<輪かんじき(ワカン)の効果の検証>

輪かんじき(ワカン)の効果の検証

輪かんじき(ワカン)を履いて雪山に行ったら、その効果にビックリ。
輪かんじきをつけた場合は何もつけない場合と比べてどのくらい効果があるか、適当な近似を使って計算してみた。

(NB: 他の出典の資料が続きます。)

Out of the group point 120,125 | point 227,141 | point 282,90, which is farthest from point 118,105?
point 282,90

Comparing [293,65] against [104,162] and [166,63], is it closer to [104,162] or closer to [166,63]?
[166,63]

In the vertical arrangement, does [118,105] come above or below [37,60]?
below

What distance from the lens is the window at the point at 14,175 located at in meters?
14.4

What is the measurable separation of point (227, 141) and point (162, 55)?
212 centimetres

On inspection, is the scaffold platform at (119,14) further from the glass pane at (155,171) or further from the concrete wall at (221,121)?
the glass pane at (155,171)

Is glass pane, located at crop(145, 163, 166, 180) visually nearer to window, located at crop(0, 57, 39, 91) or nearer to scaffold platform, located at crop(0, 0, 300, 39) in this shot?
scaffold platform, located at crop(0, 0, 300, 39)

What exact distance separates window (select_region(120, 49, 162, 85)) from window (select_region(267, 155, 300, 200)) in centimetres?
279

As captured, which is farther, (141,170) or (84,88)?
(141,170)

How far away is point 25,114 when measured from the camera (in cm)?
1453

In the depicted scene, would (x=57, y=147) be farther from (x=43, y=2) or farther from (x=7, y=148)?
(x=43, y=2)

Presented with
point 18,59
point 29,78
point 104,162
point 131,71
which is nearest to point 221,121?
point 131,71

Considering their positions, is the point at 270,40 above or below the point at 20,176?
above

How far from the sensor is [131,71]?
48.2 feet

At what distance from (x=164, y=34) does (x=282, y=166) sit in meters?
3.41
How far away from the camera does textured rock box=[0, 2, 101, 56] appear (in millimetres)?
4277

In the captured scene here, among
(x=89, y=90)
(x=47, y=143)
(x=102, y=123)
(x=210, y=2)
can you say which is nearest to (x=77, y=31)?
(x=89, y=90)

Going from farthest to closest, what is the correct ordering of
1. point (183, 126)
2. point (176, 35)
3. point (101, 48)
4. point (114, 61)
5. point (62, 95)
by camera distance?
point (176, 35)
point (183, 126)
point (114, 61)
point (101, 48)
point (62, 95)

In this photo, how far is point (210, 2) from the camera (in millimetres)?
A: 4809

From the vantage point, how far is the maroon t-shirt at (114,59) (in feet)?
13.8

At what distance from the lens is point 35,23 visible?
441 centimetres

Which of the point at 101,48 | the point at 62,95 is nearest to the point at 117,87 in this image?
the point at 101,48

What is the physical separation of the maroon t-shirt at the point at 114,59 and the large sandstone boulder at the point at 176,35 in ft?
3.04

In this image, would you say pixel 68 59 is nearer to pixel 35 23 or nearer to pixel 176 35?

まず下図のように密度ρ[kg/m3]の雪にX[m]沈んだ場合のつりあいの状態を考える。

雪にXcm沈んだ絵

靴の裏の面積をS[m2]、重力加速度をg[kg/m2]、雪面に加わる足の重さをM[kg]とすると、鉛直方向のつりあいの式は(足が雪を踏みつける力)=(雪面が足を持ち上げる力、すなわち浮力)となり次式で表される。

Mg=ρXSg

すなわち雪に沈む深さは次式で表すことができる。

X=M/(ρS)

この式は非常に分かりやすく、雪に体重をかければ(=Mが大きくなれば)沈む量が大きくなり、雪質がふかふかならば(=ρが小さければ)沈む量が大きくなり、また靴底の面積が大きければ(Sが大きければ)沈む量が小さくなることを示している。


次に具体的な数字を入れて考える。
小生の足のサイズは26.0cmであるが、靴底の実際の長さは縦で一番長いところは28cm、横で一番長いところは12cmある。一方小生の持っている輪かんじきの大きさは、縦で一番長いところは44cm、横で一番長いところは18cmある。靴底や輪かんじきの面積を簡単に出すために、靴底と輪かんじきのそれぞれを以下の図のような長方形として見なした。

靴底と輪かんじきの近似

すなわち、靴底の面積S0は25x10=250[cm2]=250x10-4[m2]、輪かんじきの面積S1は40x15=600[cm2]=600x10-4[m2]と見なした。
密度が同じ雪(ρが一定)の上で、同じ人が同じ歩き方(Mが一定)をした場合、ツボ足での沈み量X0と輪かんじきをつけた状態での沈み量X1の比は、上の式より

0:X1=M/(ρS0):M/(ρS1)=1/250:1/600=1:0.42

輪かんじきをつけると、何もつけない場合に比べ約40%しか沈まないことが分かった。


最近流行しているスノーシューの場合はどうだろう?
裏面の面積S2が輪かんじきよりもかなり大きいはず。試しには50x20=1000[cm2]=1000x10-4[m2]としてみると、

0:X2=M/(ρS0):M/(ρS2)=1/250:1/1000=1:0.25

スノーシューを履くと、何もつけない場合に比べ約25%しか沈まないことになる。
さらにX1:X2を計算すると、1:0.60となるので、スノーシューと輪かんじきを比較したら、スノーシューの方が60%近く沈まないことになる。何もつけないで雪の上を歩くことがいかに効率的でないかということが分かる。
計算のモデルが正しいのか知らないが、輪かんじきやスノーシューがツボ足に比べて予想以上の効果があることが分かり驚いた。